Late last year, Avamar claimed at least 40 customers, including Adaptec Inc. (Nasdaq: ADPT), MCI Inc. (Nasdaq: MCIP), and Qualcomm Inc. (Nasdaq: QCOM). (See Top Ten Private Companies: Winter 2004, page 6.) Its patented technique, called "commonality factoring," reduces the space and bandwidth required for backups by tracking metadata and sending along only what is changed. It can, Walsh says, reduce backup capacity requirements dramatically.

In an odd twist, Avamar hasn't joined the roster of claimants to continuous data protection (CDP), even though it meets more of the criteria than some other players, since it is capable of backing up only changes. But an Avamar spokesman says the company has resisted selling its wares as CDP because the lowest level of granularity for backups is hourly.

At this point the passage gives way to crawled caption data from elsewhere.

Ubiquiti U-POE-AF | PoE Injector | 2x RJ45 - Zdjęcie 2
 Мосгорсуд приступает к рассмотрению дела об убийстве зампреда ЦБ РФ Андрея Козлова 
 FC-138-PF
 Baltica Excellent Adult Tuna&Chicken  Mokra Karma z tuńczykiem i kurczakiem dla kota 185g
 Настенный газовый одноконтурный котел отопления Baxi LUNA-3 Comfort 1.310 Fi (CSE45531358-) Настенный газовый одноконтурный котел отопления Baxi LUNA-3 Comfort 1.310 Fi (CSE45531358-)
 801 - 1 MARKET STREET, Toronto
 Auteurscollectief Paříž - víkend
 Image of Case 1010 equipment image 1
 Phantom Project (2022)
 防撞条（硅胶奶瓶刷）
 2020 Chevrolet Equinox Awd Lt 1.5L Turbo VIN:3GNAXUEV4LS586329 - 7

Walsh clearly has his work cut out. Though he says the 70-employee company won't seek more funding, it's clear there's more work to be done in getting traction toward profitability. A version 3.5 of Avamar's Axion product slated for December could help, though it won't be a dramatic revision of existing wares.

Walsh's experience at CNT could help. Also, prior to CNT, he was co-founder and VP of field operations at Articulent, a data management systems integrator and consulting company. And in the 1980s, he worked at EMC Corp. (NYSE: EMC).